Ars Technica reported yesterday on the approval of Knocking Live Video [App Store, Free], which was notable for the apparent personal intervention of Apple CEO Steve Jobs after the iPhone-to-iPhone video streaming application was initially denied.
Jobs' interest in the case appears to have been sparked by an e-mail sent to him by the developer after the application was rejected for relying on private programming functions that are prohibited by Apple's iPhone developer agreement. In the e-mail, the developer argued his case by noting the functionality of the application and the fact that other applications using the same functions had previously been approved, and expanded his message to include the frustrations of many developers with the App Store review process.
Meehan ended up composing a passionate plea to Apple's CEO, explaining he has been frustrated and disheartened with the app approval process, which often leaves developers wondering and waiting with little or no response from Apple about any potential problems.
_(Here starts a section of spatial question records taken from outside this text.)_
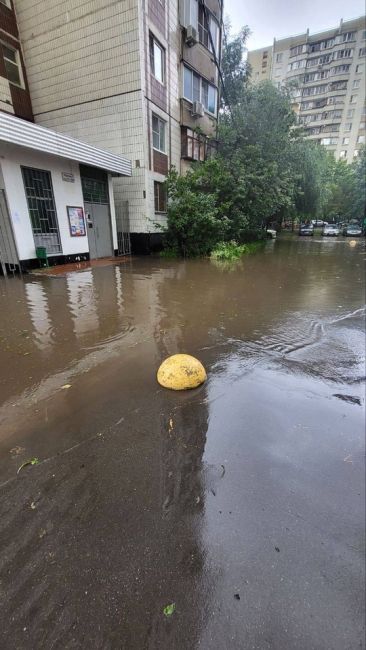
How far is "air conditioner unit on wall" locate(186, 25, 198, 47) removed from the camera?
1517 centimetres

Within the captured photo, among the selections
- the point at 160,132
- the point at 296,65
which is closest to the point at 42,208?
the point at 160,132

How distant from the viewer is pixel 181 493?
2.26m

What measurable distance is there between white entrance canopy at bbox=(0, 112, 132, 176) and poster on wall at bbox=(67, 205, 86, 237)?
1847 mm

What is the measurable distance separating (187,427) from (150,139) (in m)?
14.4

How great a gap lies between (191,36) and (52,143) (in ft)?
Answer: 37.3

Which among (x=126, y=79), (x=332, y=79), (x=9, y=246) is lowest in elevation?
(x=9, y=246)

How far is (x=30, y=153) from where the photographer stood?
9992 millimetres

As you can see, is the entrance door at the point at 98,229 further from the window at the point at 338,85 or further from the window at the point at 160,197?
the window at the point at 338,85

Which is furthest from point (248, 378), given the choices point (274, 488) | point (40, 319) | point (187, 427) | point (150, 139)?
point (150, 139)

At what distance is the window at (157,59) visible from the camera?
1327 cm

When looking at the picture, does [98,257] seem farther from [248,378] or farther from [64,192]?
[248,378]

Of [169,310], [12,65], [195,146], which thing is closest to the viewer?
[169,310]

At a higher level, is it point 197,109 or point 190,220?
point 197,109

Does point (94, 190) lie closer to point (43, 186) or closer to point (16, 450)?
point (43, 186)
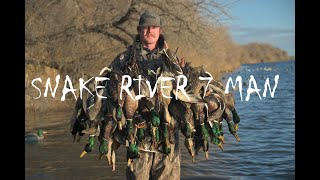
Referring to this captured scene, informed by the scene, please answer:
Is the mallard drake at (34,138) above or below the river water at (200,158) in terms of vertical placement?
above

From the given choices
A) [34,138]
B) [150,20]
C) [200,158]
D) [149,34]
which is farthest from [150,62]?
[34,138]

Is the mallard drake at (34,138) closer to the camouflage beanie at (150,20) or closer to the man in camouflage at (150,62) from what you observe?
the man in camouflage at (150,62)

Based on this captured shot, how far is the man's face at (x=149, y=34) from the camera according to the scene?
15.2 feet

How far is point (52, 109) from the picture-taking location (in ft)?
61.2

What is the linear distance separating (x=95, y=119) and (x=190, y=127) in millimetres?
920

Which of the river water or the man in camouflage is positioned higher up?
the man in camouflage

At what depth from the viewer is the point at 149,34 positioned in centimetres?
464

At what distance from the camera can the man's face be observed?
4.62 meters

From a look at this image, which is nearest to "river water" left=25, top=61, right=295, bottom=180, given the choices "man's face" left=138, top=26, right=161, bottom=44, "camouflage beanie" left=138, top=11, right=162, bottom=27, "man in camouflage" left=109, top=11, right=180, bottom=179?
"man in camouflage" left=109, top=11, right=180, bottom=179

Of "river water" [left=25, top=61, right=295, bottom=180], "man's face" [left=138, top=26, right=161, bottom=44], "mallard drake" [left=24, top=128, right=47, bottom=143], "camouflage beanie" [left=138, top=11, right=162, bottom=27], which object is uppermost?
"camouflage beanie" [left=138, top=11, right=162, bottom=27]

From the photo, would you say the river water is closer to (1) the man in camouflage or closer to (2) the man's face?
(1) the man in camouflage

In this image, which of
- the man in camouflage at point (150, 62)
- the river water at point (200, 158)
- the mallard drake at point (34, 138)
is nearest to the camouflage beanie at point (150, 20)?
the man in camouflage at point (150, 62)
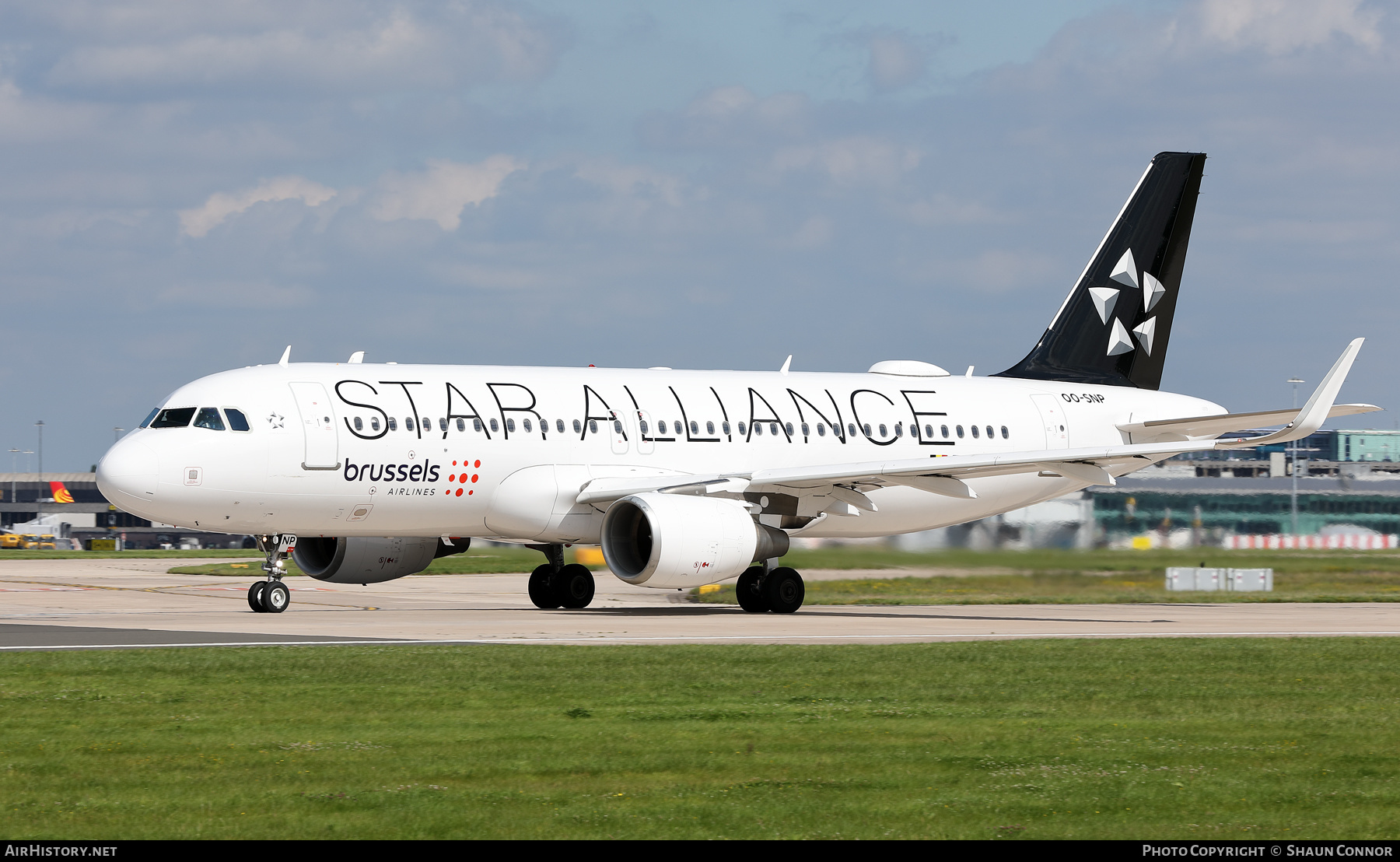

He pointed out that there are other apps that had been approved using the same private API call -- though it was prior to Apple's suspected use of automated analysis software that can comb through code and spot references to unapproved APIs. Meehan even "humbly" requested that Jobs himself review a demo of the app and reconsider it for approval.
Less than 48 hours later, the developer received a call from an Apple executive to discuss the situation and note that a decision to revisit the application's status came "directly from the top", suggesting that Steve Jobs himself had become involved. Within three hours of the executive's phone call, Knocking Live Video had been approved for sale in the App Store.
Apple has received a significant amount of criticism over its App Store review policies, and a number of high-profile developers have recently quit iPhone development in frustration. For its part, Apple has started to become more vocal about its vision for the review process, with senior vice president Phil Schiller recently going public to defend the process as the company also strives to continue improving it.